‘Laid bare loophole’ in licence laws?

‘Laid bare loophole’ in licence laws?

This week the BBC news broke the story of the M1 fatal minibus crash "laid bare the loophole" where employers are not automatically told of drivers losing their licence.

Eight minibus occupants were killed in the crash in August caused by two lorry drivers - one of whom had lost their HGV licence 37 days earlier.

I don't know about you, but hearing that one of those drivers had lost their licence and this could have been avoided is chilling.


The problem with the current system

The problem is - the DVLA don't push out updates of changes to a driving licence. So EVEN IF you've checked a licence and that driver is then banned from driving - you may not find out about it until the next DVLA licence check.

The reality is it could be a long time before a driving licence is checked and we need better systems in place to get key road safety data into the hands of employers.

→ RECORDED INFORMATION:
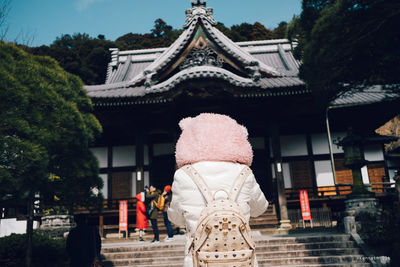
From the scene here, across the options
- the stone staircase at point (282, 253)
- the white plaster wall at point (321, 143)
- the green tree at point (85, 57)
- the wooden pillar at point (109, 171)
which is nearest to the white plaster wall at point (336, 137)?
the white plaster wall at point (321, 143)

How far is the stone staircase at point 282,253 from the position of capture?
24.4 feet

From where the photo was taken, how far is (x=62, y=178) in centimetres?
640

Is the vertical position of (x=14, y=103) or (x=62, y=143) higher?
(x=14, y=103)

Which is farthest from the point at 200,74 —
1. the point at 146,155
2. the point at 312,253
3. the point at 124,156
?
the point at 312,253

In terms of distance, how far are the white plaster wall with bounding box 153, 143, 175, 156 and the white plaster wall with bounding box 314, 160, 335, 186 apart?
631 cm

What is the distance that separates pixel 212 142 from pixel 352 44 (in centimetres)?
498

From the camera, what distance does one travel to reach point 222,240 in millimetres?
2039

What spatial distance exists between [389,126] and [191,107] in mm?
23929

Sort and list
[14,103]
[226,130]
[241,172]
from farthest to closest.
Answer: [14,103] → [226,130] → [241,172]

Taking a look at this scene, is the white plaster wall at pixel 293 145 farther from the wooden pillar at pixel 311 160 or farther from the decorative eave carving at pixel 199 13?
the decorative eave carving at pixel 199 13

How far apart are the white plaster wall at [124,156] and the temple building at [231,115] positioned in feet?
0.14

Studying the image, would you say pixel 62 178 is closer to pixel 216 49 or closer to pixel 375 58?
pixel 375 58

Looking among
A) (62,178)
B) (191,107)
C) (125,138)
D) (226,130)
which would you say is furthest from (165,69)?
(226,130)

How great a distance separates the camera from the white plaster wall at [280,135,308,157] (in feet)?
44.5
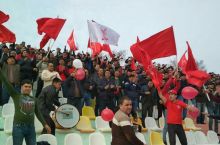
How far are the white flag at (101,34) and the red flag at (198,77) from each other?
250 inches

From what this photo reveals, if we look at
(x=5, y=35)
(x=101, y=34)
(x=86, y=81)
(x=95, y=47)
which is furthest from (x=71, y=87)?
(x=101, y=34)

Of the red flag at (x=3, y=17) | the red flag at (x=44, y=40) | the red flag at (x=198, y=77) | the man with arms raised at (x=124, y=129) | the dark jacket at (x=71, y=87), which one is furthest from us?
the red flag at (x=44, y=40)

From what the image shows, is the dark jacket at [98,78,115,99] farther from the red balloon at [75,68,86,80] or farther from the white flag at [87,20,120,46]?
the white flag at [87,20,120,46]

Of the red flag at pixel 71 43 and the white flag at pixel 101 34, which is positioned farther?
the red flag at pixel 71 43

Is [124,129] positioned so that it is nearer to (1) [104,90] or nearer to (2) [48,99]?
(2) [48,99]

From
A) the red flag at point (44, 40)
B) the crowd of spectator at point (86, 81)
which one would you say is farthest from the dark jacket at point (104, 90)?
the red flag at point (44, 40)

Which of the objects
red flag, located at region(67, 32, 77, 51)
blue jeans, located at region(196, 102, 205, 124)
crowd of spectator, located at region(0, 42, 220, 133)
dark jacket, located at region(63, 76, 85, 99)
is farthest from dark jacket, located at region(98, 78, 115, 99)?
blue jeans, located at region(196, 102, 205, 124)

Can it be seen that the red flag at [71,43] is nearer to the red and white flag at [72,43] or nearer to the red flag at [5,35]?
the red and white flag at [72,43]

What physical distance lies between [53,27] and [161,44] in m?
4.10

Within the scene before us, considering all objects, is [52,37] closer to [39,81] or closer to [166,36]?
[39,81]

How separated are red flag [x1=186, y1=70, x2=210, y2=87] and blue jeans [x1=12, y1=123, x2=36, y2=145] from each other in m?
5.85

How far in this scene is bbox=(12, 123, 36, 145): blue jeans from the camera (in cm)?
730

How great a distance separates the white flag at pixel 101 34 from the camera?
17719mm

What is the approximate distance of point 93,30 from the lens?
17.8 m
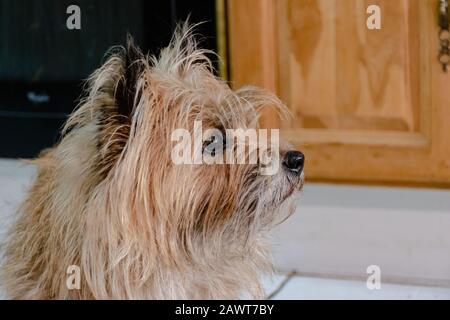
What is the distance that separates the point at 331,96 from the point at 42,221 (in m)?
0.92

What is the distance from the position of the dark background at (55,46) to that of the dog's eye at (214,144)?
0.81 m

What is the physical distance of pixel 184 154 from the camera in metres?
1.36

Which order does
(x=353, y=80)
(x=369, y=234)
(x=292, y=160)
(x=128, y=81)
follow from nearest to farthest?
(x=128, y=81)
(x=292, y=160)
(x=353, y=80)
(x=369, y=234)

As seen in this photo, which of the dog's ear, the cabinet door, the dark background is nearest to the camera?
the dog's ear

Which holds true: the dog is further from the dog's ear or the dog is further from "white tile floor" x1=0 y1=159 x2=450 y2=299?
"white tile floor" x1=0 y1=159 x2=450 y2=299

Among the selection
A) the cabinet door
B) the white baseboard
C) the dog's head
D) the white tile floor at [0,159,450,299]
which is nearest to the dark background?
the cabinet door

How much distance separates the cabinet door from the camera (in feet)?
6.70

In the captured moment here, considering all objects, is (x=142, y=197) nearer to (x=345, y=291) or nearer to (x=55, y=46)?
(x=345, y=291)

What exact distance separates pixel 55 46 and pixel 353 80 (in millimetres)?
732

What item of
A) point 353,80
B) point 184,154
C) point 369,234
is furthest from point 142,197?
point 369,234

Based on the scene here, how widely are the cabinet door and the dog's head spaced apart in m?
0.67

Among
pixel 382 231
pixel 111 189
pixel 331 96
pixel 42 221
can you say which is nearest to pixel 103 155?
pixel 111 189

→ LIST OF TASKS:
a) According to the article about the M1 minibus crash, how many days before the crash had one of the lorry drivers lost their HGV license?
b) Transcribe part of the article about the M1 minibus crash, beginning at the words "This week the" and stopping after the words "hands of employers.".
c) Pick up the article about the M1 minibus crash and employer license checks from the point where it stops.

→ ANSWER LIST:
a) 37 days.

b)
This week the BBC news broke the story of the M1 fatal minibus crash "laid bare the loophole" where employers are not automatically told of drivers losing their licence.

Eight minibus occupants were killed in the crash in August caused by two lorry drivers - one of whom had lost their HGV licence 37 days earlier.

I don't know about you, but hearing that one of those drivers had lost their licence and this could have been avoided is chilling.


The problem with the current system

The problem is - the DVLA don't push out updates of changes to a driving licence. So EVEN IF you've checked a licence and that driver is then banned from driving - you may not find out about it until the next DVLA licence check.

The reality is it could be a long time before a driving licence is checked and we need better systems in place to get key road safety data into the hands of employers.

c)
Lobbying for change

In my role as Technical Director of the ADLV (www.adlv.co.uk) I've been lobbying for this data to be available on a 'push' basis so that we can immediately notify employers of any drivers who should not be on the road.

It would be great to get your view of if you think this kind of information should be pushed out by the DVLA to companies who are checking those licences? 

Let me know below by voting for the option you agree with below:

Coming Soon
Total Votes : 213

If you're interested in reading more about this incident, the sentences issued and how it happened here's the original articles:



14 thoughts on “‘Laid bare loophole’ in licence laws?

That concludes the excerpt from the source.